While the charges against Mahmudov and others mostly involve extortion against businesses, senior MNB officers have been named in numerous cases where human rights activists and others have been assaulted and otherwise mistreated.
In October, the Azerbaijani government was forced to agree to pay compensation of 28,000 euro to journalist Agil Khalil. The European Court of Human Rights ruled that Azerbaijan had violated Khalil’s rights after hearing that MNB officers beat him up while he was reporting on a land abuse case. Khalil was later stabbed in the chest by persons unknown. During the investigation of the MNB officers’ attack, investigators tortured Khalil and forced him to say he was stabbed by his “boyfriend”, an individual he says he never met, let alone had a relationship with.
Now that open season has been declared on the MNB, even pro-government politicians have come out and said the secret service has lost its way.
Zahid Oruj of the pro-government Ana Vatan party, for example, told the Moderin.az news site that an institution that was supposed to have the highest professional standards and guard the country against major external security threats had “lowered itself to become a counter-narcotics agency”.
Ilgar Valiyev, a spokesman for the opposition movement NIDA, told IWPR that Mahmudov had replaced many security service officers with policemen from the interior ministry, his previous posting.

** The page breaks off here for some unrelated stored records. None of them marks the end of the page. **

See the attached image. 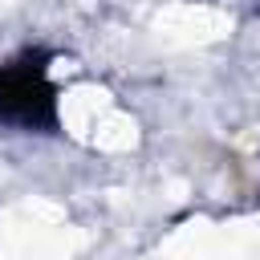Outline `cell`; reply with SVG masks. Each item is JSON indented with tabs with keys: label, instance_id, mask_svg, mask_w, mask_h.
<instances>
[{
	"label": "cell",
	"instance_id": "6da1fadb",
	"mask_svg": "<svg viewBox=\"0 0 260 260\" xmlns=\"http://www.w3.org/2000/svg\"><path fill=\"white\" fill-rule=\"evenodd\" d=\"M0 122L20 130H53L57 126V89L41 57L24 53L0 65Z\"/></svg>",
	"mask_w": 260,
	"mask_h": 260
}]
</instances>
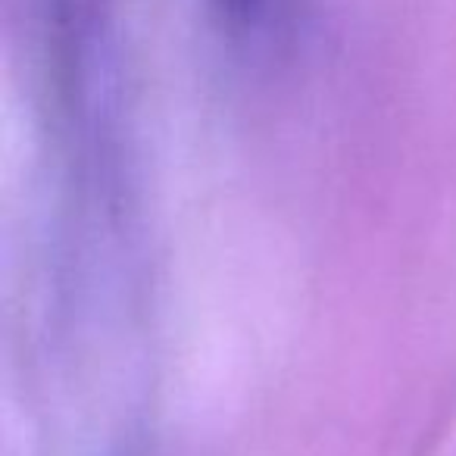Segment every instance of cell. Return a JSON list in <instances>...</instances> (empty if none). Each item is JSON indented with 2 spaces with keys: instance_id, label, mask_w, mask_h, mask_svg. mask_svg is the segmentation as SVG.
<instances>
[{
  "instance_id": "cell-1",
  "label": "cell",
  "mask_w": 456,
  "mask_h": 456,
  "mask_svg": "<svg viewBox=\"0 0 456 456\" xmlns=\"http://www.w3.org/2000/svg\"><path fill=\"white\" fill-rule=\"evenodd\" d=\"M219 7L225 10L232 20L248 22V20H254V16L260 13L263 0H219Z\"/></svg>"
}]
</instances>
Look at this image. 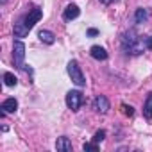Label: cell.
I'll list each match as a JSON object with an SVG mask.
<instances>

Mahmudov’s successor may make matters even worse, Valiyev said. Within days of his dismissal, President Aliyev appointed Madat Guliyev as security minister on an acting basis. Guliyev was previously head of the prisons service and deputy justice minister.
“In his previous post Madat Guliyev was known for having an iron fist. During his time there, the number of mysterious deaths rose in penal institutions, and various methods were applied to pressure political prisoners,” Valiyev said. “Given his past record, I believe these changes will make the MNB’s professional level even worse.”
Afgan Mukhtarli is an Azerbaijani journalist living abroad.